Could you output each line of the data that follows exactly?

_ _ _ _

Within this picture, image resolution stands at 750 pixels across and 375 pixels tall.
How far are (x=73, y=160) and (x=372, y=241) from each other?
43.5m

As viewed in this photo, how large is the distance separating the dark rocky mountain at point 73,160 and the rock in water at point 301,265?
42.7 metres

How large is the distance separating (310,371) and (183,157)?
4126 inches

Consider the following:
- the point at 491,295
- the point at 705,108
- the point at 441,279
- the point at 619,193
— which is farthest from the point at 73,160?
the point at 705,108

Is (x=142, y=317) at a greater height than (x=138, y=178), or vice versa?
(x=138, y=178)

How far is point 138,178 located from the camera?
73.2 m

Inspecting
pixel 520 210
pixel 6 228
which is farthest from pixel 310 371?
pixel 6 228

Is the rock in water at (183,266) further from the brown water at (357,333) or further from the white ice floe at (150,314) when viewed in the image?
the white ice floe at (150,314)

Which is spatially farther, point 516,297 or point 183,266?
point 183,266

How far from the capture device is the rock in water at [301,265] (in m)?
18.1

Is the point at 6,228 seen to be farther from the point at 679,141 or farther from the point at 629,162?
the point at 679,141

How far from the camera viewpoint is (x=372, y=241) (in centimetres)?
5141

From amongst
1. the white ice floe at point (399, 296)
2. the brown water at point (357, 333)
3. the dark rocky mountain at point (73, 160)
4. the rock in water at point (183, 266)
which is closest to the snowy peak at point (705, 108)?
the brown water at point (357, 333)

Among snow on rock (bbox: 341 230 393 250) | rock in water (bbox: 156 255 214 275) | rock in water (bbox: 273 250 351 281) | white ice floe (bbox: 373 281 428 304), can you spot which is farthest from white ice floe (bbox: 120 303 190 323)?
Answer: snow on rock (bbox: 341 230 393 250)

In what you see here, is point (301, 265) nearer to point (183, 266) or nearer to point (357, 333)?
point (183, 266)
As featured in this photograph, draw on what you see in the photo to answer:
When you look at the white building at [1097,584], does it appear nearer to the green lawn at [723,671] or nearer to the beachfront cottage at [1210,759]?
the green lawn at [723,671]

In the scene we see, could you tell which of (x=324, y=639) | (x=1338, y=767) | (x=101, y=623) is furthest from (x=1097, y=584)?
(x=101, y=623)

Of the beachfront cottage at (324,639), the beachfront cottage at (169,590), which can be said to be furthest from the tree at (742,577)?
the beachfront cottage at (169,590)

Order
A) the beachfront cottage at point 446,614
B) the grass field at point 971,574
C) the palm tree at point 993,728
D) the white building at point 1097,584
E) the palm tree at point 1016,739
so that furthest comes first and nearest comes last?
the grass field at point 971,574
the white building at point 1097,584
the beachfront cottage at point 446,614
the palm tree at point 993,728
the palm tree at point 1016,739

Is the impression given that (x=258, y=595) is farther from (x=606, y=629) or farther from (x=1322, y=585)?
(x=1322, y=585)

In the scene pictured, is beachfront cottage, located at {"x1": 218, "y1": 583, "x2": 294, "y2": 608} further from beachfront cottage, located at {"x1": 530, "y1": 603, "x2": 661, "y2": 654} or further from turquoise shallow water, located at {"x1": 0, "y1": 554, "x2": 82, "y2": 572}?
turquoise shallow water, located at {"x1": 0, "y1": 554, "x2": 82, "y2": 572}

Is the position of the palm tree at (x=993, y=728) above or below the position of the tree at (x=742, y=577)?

_ _ _ _

#### Full output:
Within this picture, image resolution stands at 750 pixels across and 375 pixels tall.
How far are (x=73, y=160) and (x=372, y=241) from each other?
43.5m

As viewed in this photo, how large is the distance separating the dark rocky mountain at point 73,160 and the rock in water at point 301,265?
42.7 metres

How large is the distance separating (310,371) and (183,157)?
4126 inches

Consider the following:
- the point at 491,295
- the point at 705,108
- the point at 441,279
- the point at 619,193
— which is farthest from the point at 73,160?
the point at 705,108

Is (x=142, y=317) at a greater height than (x=138, y=178), or vice versa?
(x=138, y=178)

How far is point 138,178 located from the camera?
73.2 m

Inspecting
pixel 520 210
pixel 6 228
which is farthest from pixel 310 371?
pixel 6 228

Is the rock in water at (183,266) further from the brown water at (357,333) or further from the white ice floe at (150,314) when viewed in the image?
the white ice floe at (150,314)

Which is spatially farther, point 516,297 or point 183,266?
point 183,266

How far from the capture device is the rock in water at [301,265] (in m)?
18.1

Is the point at 6,228 seen to be farther from the point at 679,141 or farther from the point at 629,162?
the point at 679,141

How far from the camera viewpoint is (x=372, y=241) (in centimetres)?
5141

From amongst
1. the white ice floe at point (399, 296)
2. the brown water at point (357, 333)
3. the dark rocky mountain at point (73, 160)
4. the rock in water at point (183, 266)
which is closest to the snowy peak at point (705, 108)?
the brown water at point (357, 333)

Among snow on rock (bbox: 341 230 393 250) | rock in water (bbox: 156 255 214 275) | rock in water (bbox: 273 250 351 281) | white ice floe (bbox: 373 281 428 304), can you spot which is farthest from white ice floe (bbox: 120 303 190 323)?
Answer: snow on rock (bbox: 341 230 393 250)

In what you see here, is point (301, 265) nearer to point (183, 266) or nearer to point (357, 333)?
point (183, 266)
As featured in this photograph, draw on what you see in the photo to answer:
When you look at the white building at [1097,584], does it appear nearer to the green lawn at [723,671] or nearer to the beachfront cottage at [1210,759]?
the green lawn at [723,671]

In the scene we see, could you tell which of (x=324, y=639) | (x=1338, y=767) | (x=101, y=623) is furthest from (x=1097, y=584)?
(x=101, y=623)

Of the beachfront cottage at (324,639), the beachfront cottage at (169,590), which can be said to be furthest from the tree at (742,577)?
the beachfront cottage at (169,590)

Order
A) the beachfront cottage at point 446,614
B) the grass field at point 971,574
C) the palm tree at point 993,728
D) the white building at point 1097,584
E) the palm tree at point 1016,739
so that furthest comes first and nearest comes last?
the grass field at point 971,574
the white building at point 1097,584
the beachfront cottage at point 446,614
the palm tree at point 993,728
the palm tree at point 1016,739

Is the impression given that (x=258, y=595) is farther from (x=606, y=629) or farther from (x=1322, y=585)?
(x=1322, y=585)

In the scene pictured, is beachfront cottage, located at {"x1": 218, "y1": 583, "x2": 294, "y2": 608} further from beachfront cottage, located at {"x1": 530, "y1": 603, "x2": 661, "y2": 654} or further from turquoise shallow water, located at {"x1": 0, "y1": 554, "x2": 82, "y2": 572}?
turquoise shallow water, located at {"x1": 0, "y1": 554, "x2": 82, "y2": 572}

Is the position of the palm tree at (x=993, y=728) above or below the position of the tree at (x=742, y=577)?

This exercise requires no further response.